__SELECTED PASSAGE__.
Before the lock annotations added in #19668 this was true. It was a good way to discover where to add EXCLUSIVE_LOCKS_REQUIRED annotations. But now those annotations are added AssertLockHeld is only functioning as annotation checking the presence of another annotation, and doesn’t impact the work in those other PRs or improve thread safety in any way.

hebasto commented at 2:58 pm on September 4, 2020: member

You are literally talking about adding an annotation to check for the presence of another annotation.

This is one benefit among others (run time check is the main purpose of AssertLockHeld).

This is an absurd idea to me…

Annotations that was missed and added in 3ddc150857178bfb1c854c05bf9b526777876f56 and 2ee7743fe723227f2ea1b031eddb14fc6863f4c8 justify the #19668 approach.

… but to take it seriously, what should the developer guidelines say about using AssertLockHeld this way? Should every function that is annotated with EXCLUSIVE_LOCKS_REQUIRED also have an AssertLockHeld at the top?

Why not?

… is this going to be another source of nits in review comments?

I think it is desirable for a new code.

ryanofsky commented at 3:06 pm on September 4, 2020: member

Good! So we agree this PR has no detrimental effects on thread safety, and the NACK is based on a style preference?

hebasto commented at 3:10 pm on September 4, 2020: member

Good! So we agree this PR has no detrimental effects on thread safety, and the NACK is based on a style preference?

No. It is based on thread safety.

While migrating from RecursiveMutex to Mutex how one could be confident in the fact that a mutex is actually locked without run time assertion?

Try to remove confusing and no longer useful lock asserts.

At least, could this change be postponed until getting rid of RecursiveMutexs?

ryanofsky commented at 3:56 pm on September 4, 2020: member

While migrating from RecursiveMutex to Mutex how one could be confident in the fact that a mutex is actually locked without run time assertion?

If it is annotated with EXCLUSIVE_LOCKS_REQUIRED, it seems you should be confident either that the mutex is actually locked or that LockAssertion was used earlier and would have triggered a runtime error where it was used. This PR isn’t removing all runtime checks, just runtime checks redundant with compile time checks. AssertLockHeld is still available whenever you want to use it. It just returns to functioning like a normal runtime check, and not a strange compile time check enforcing the presence of a different compile time check. I can see how the strange check was useful during development of #19668, but it doesn’t serve a purpose for thread safety going forward or help with future PRs.

__AVAILABLE DATA__.
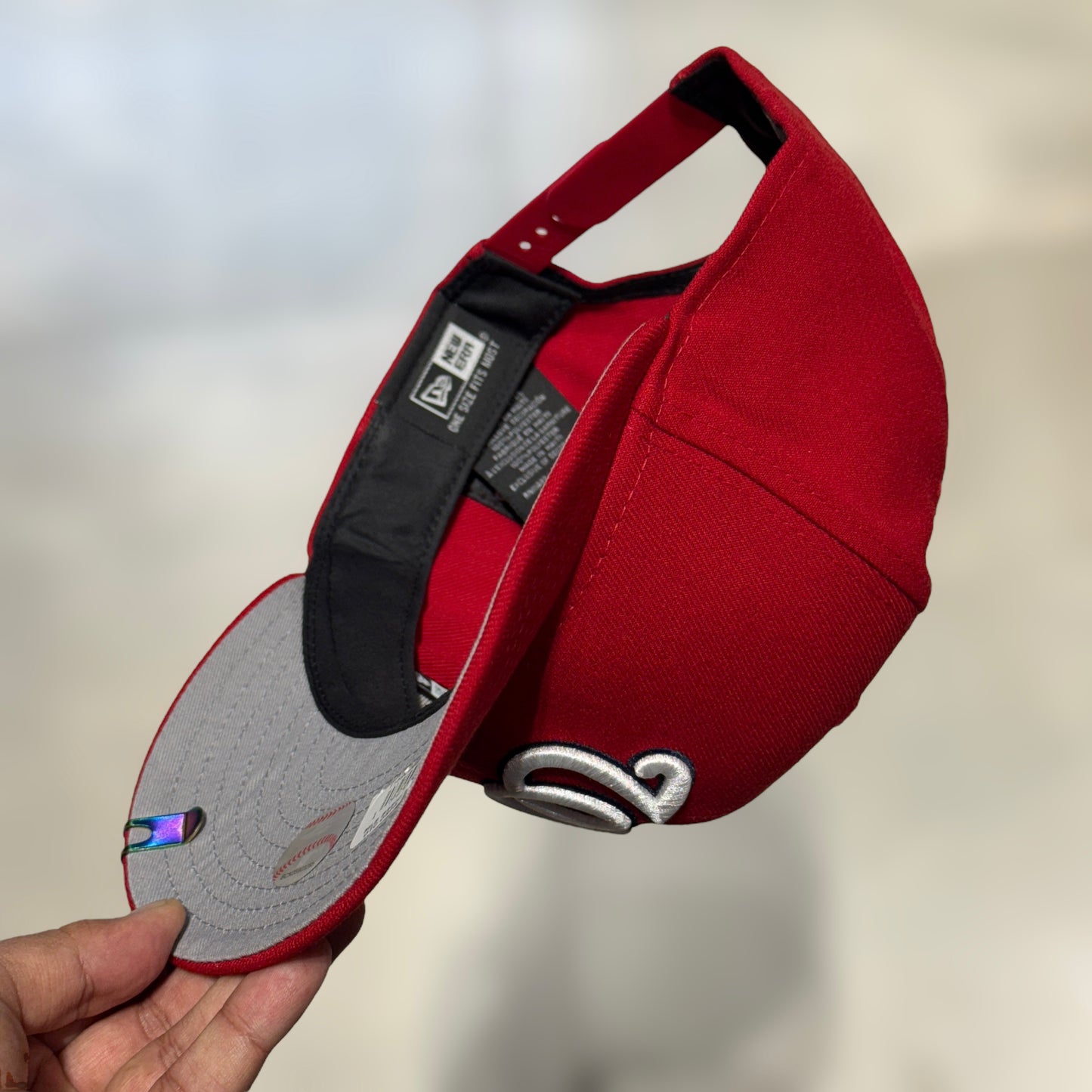 9FIFTY WASHINGTON NATIONALS CLASIC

__WORK TO COMPLETE__.
[1] Answer these questions from the AssertLockHeld discussion, one answer per line, each marked with its letter.
(a) According to hebasto, what is the main purpose of AssertLockHeld?
(b) Until what point does hebasto ask for the change to be postponed?
(c) According to ryanofsky, which runtime checks is the PR removing?
[2] Summarize the AssertLockHeld discussion in two sentences.

__SOLUTIONS IN ORDER__.
[1]
(a) Run time check.
(b) Until getting rid of RecursiveMutexs.
(c) Runtime checks that are redundant with compile time checks.

[2] ryanofsky argues that the PR removes only runtime checks redundant with compile time checks, leaving AssertLockHeld available as a normal runtime check rather than a compile time check enforcing the presence of a different one. hebasto replies that run time checking is the main purpose of AssertLockHeld, says the NACK is based on thread safety, and asks whether the change could be postponed until RecursiveMutexs are gone.